I’ve been swimming forward in many ways since I moved to Asheville six months ago. Growing another blog. Starting a podcast. Launching a support-raising campaign to create even more content and sustain a basic living. (If you want to support what I’m doing with Your Other Brothers, even $1/month goes a long way.)
I’ve unwittingly become a leader of a group of men whom I never had any intention of leading a decade or even a year ago, and I am a new man, no doubt.
And yet so much of this new man feels too much like my old man. Beyond the safe and distant world of the Internet, in the “real world” I’ve grown too afraid to
commit to a church
find a regular group
plug into community
invest with this city
reach out to others when I’m hurting
be as real offline as I am online.
For years, my socially anxious self has had to summon inner courage without anyone to push me or decide the hard things for me.

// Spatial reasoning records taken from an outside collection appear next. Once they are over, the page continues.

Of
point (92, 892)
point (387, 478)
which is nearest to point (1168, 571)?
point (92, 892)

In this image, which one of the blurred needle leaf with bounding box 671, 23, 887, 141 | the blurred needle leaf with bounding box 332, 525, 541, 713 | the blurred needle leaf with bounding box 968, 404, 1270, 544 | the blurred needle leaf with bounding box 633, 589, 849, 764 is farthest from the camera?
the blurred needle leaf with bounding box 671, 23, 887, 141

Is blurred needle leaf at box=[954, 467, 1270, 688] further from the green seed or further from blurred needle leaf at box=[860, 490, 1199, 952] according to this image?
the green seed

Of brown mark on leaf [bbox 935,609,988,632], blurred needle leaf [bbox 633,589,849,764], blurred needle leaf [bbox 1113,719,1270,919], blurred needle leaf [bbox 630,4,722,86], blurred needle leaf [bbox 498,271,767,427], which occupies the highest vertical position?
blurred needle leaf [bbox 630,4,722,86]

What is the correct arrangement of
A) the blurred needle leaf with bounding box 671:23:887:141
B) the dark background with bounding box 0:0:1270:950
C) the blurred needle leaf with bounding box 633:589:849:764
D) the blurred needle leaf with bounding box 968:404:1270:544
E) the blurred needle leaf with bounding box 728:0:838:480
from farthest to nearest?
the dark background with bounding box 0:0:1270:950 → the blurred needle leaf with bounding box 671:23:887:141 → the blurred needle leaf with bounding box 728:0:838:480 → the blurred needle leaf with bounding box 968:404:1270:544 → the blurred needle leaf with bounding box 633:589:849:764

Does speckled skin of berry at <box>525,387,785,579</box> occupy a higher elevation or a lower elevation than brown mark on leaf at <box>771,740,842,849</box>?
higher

I forced myself to visit churches and try out small groups week after week. Even when I didn’t connect and it all felt like a waste of everyone’s time.
I forced myself to commit to a community and share my story in a circle. Even when I had no idea if I’d be heard or accepted.
I forced myself to ask a man if he would hug me in my brokenness. Even when I felt so silly and desperate saying the words aloud.
I know I’ve turned into a totally new man these last six years. The old me wouldn’t recognize the new me. But is it possible to un-grow? To step back into the pages I’ve already written?
Why does it now feel impossible to force myself to commit to a place and people, week after week,
to share my story in a circle,
to ask a man if he will hug me?
I’m exhausted from mustering this inward strength I no longer have; I’m desperate for a push from beyond. Call it a “sign” or a phone call or a man hugging me without my having to ask him first.
I need something. I want to move forward again.
I used to be a guy who loved taking initiative. A guy who could see a probably homeless man with a typewriter on the side of a street and approach him and ask him for his story. A guy who believed in “destiny” and “paths crossing” and “God’s love.”
Now I see this probably homeless man with a typewriter, and I walk away from him. I walk away from the man on the street and the new man in my heart and the story that awaits us both. The story that doesn’t want to be written. Or can’t be written. Or needs a lot more help to be written.
I feel trapped in this bizarre vortex so far removed from the timeline I once walked and yet also parallel to it.
I’ve become an old man in a new man’s body.
And I don’t know what to do with that.